WORK TASK ▸ Can you reproduce word for word the part of the interview that opens with the words containing "Can you share" and closes with "to ever after."?

Interview with Jim Halveron, Author of Ponce: What Actually Happened at the Fountain of Youth

Can you share a bit about your journey to becoming a writer/published author? Any interests or early signs as a child that hinted you would later put pen to paper?

I struggled with dyslexia until early into college. Reading was hard work, really hard. Without reading, there is no writing. I never gave up. If I had a chance to do some of the things I wanted to do, I had to read. Somehow, I overcame dyslexia, at least the most devastating symptoms. I have never been a speed reader.

As I read, I began to write. A professor marked up a paper in red and asked why I didn’t write about something I knew. I took the advice and the paper received rave reviews from more than the professor. A lesson I have adhered to ever after.

Your newest book is a work of fiction created around a real historical figure - Ponce De Leon. What about his life inspired you? How much of the story is based on facts, and how much is invented?

 I have wanted to write about Ponce de Leon since grammar school. A man chasing a fantasy as illusionary as a Fountain of Youth intrigued me. How could anybody educated at court, a respected warrior and conquistador pursue something like that?

Review HERE!

Ponce’s travels, battles, and titles are historically accurate. His intimacy with the queen is pure fiction. Little is known of his second trip to Florida except that he landed on the west coast and that he died from a poison arrow delivered from a Native American. That missing history is where my satirical literary license began.

All 3 of the titles you've written have a focus of history and/or nature in them. What kind of research is involved to write this type of fiction? How long does it take you to do the research for each book?

DATA EXTRACT ▸

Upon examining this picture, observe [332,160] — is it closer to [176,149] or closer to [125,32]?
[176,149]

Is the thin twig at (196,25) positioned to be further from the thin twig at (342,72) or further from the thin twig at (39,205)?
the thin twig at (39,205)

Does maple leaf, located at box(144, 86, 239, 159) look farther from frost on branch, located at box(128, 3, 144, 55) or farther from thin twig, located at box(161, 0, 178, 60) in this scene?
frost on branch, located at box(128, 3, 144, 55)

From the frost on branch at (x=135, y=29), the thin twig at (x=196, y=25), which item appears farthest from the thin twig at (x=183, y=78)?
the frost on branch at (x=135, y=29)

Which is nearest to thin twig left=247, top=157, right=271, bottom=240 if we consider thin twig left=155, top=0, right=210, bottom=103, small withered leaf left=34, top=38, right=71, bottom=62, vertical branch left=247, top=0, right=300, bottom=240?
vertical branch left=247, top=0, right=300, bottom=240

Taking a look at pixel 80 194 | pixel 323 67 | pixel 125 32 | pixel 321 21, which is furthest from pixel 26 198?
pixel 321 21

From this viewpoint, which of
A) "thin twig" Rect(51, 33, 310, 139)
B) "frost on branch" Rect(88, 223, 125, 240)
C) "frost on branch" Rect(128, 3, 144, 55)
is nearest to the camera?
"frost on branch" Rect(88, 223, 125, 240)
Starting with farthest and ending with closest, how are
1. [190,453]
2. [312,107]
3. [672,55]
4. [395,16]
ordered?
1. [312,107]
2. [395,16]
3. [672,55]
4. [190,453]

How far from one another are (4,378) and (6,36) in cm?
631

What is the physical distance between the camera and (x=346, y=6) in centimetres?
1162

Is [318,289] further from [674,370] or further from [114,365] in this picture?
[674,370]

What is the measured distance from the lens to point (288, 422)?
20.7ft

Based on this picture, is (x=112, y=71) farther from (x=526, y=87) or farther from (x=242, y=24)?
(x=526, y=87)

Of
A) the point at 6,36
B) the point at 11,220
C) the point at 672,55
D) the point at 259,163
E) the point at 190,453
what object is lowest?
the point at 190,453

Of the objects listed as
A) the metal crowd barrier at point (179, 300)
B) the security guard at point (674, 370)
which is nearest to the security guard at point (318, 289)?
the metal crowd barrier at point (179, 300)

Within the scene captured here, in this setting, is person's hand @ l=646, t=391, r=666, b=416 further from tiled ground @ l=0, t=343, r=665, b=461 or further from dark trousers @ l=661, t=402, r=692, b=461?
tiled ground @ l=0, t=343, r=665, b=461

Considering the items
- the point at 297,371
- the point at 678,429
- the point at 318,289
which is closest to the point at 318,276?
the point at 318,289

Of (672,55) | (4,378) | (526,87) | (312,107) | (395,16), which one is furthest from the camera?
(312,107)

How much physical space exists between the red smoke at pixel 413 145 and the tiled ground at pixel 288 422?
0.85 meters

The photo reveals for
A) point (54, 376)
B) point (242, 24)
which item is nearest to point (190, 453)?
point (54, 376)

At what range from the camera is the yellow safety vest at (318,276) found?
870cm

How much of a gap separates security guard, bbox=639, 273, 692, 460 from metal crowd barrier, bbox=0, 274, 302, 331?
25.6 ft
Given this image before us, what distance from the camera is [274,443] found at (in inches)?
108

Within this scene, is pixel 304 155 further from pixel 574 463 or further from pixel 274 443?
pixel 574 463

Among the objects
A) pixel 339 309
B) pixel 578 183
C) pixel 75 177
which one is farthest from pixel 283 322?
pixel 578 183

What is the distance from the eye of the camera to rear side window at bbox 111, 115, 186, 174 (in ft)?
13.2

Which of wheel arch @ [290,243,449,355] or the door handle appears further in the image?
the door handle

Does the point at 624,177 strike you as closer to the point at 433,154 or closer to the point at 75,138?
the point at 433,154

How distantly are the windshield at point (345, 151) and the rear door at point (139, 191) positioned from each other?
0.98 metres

SOLUTION FOR THIS PROBLEM ▸
Can you share a bit about your journey to becoming a writer/published author? Any interests or early signs as a child that hinted you would later put pen to paper?

I struggled with dyslexia until early into college. Reading was hard work, really hard. Without reading, there is no writing. I never gave up. If I had a chance to do some of the things I wanted to do, I had to read. Somehow, I overcame dyslexia, at least the most devastating symptoms. I have never been a speed reader.

As I read, I began to write. A professor marked up a paper in red and asked why I didn’t write about something I knew. I took the advice and the paper received rave reviews from more than the professor. A lesson I have adhered to ever after.